We would like to extend concepts that are familiar to us from working
with real numbers $\mathbb{R}$ to other spaces of interest. For example,
through much of this class we will operate in $n$-dimensional Euclidean
spaces $\mathbb{R}^n$. Elements of $\mathbb{R}^n$ (points) are simply
tuples of $n$ real numbers. In this section we extend our understanding
the notions of sequences, limits, derivatives, and closed and open
intervals to a more general setting of *metric spaces*.
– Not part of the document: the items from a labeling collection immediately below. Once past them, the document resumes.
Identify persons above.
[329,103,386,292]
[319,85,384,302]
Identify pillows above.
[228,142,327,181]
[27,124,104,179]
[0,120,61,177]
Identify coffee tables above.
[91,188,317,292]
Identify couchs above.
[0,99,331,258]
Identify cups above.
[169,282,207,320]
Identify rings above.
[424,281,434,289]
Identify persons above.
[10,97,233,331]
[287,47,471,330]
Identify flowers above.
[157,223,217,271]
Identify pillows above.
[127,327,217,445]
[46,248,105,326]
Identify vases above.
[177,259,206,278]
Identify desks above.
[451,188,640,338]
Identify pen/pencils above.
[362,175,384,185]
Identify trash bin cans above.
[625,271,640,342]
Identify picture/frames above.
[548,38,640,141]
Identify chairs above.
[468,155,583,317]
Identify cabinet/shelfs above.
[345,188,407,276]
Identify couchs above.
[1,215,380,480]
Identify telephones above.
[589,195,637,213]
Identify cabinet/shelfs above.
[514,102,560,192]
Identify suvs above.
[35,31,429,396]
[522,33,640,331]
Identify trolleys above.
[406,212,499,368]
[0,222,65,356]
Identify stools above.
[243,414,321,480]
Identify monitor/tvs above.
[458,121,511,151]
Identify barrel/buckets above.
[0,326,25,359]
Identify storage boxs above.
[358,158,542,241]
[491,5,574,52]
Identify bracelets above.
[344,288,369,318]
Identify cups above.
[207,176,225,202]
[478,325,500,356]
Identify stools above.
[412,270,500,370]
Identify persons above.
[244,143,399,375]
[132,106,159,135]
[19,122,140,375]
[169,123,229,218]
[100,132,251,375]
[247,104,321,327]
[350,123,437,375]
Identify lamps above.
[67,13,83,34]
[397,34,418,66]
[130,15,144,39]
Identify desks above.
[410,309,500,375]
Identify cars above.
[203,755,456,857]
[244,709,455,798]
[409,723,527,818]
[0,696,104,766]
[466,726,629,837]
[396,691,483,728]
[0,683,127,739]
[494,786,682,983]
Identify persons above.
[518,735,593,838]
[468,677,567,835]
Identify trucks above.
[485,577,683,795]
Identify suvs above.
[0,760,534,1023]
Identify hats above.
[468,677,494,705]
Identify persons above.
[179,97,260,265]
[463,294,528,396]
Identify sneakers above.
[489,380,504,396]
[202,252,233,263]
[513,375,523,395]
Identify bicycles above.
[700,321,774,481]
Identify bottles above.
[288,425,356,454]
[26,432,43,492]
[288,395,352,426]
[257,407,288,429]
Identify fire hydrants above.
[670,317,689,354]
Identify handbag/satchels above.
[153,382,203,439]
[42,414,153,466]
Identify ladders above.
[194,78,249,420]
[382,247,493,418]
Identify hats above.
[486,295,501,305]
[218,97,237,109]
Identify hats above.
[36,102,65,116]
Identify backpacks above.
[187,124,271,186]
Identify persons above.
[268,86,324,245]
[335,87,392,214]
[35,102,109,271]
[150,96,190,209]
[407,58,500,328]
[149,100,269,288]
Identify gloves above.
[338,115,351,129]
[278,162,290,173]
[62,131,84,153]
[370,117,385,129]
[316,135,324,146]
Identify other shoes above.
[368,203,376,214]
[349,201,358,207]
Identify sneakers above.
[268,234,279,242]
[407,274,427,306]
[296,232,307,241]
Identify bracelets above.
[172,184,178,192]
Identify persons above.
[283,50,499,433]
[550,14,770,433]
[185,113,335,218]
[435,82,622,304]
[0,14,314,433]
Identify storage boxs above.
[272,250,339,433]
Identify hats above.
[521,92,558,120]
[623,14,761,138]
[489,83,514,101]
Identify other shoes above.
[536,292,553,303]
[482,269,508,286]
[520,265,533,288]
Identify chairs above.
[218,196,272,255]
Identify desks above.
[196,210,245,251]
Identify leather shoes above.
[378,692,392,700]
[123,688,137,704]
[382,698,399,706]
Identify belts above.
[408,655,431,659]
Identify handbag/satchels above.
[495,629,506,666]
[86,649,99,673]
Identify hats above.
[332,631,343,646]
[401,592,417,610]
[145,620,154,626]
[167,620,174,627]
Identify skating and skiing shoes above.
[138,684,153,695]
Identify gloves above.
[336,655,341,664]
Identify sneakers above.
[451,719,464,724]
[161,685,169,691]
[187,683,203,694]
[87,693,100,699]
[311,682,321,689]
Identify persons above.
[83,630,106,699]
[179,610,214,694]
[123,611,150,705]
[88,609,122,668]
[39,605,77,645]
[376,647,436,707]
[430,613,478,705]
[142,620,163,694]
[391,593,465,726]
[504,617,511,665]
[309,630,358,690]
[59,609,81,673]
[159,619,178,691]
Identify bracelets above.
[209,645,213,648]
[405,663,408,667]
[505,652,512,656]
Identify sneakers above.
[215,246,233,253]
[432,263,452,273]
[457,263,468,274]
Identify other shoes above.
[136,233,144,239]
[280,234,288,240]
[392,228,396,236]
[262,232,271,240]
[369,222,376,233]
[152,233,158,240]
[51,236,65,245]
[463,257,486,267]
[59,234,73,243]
A metric space $S$ is an arbitrary abstract set equipped with a *metric*
$d(x,y)$ that measures a sense of distance between points. The metric is
required to be 1) nonnegative ($d(x,y) \geq 0$), 2) reflexive
($d(x,y) = 0$ iff $x=y$) and 3) symmetric ($d(x,y) = d(y,x)$). It is
also required to satisfy the triangle inequality:
$d(x,y) \leq d(x,z)+d(z,y)$ for all $x,y,z$.

Examples:

$\mathbb{R}$ is a metric space under the absolute distance metric $d(x,y)=|x-y|$.

Any Euclidean space $\mathbb{R}^n$ is a metric space under the Euclidean distance metric (and indeed, many other metrics).

Any set is a metric space under the discrete metric: $d(x,y) = 0$ if $x=y$, and $d(x,y) = 1$ otherwise.

We can easily generalize the notions of convergence and limits of sequences into the metric space setting. This is done simply by replacing the absolute distances $|x-y|$ with the metric $d(x,y)$. Limits of a function also generalize, but only in the standard case (taken relative to some point $c$). The one-sided and asymptotic limits do not generalize in the same way, nor do the notions of minimum/maximum/infimum/supremum.

Neighborhood. For a metric space $(S,d)$, the $r$-neighborhood of a point $x\in S$ is the set $N_r(x) = { y\in S | d(x,y) < r }$. For a Euclidean space $\mathbb{R}^n$ and the Euclidean metric, this is a ball of dimension $n$ and radius $r$ centered on $x$, not including its surface.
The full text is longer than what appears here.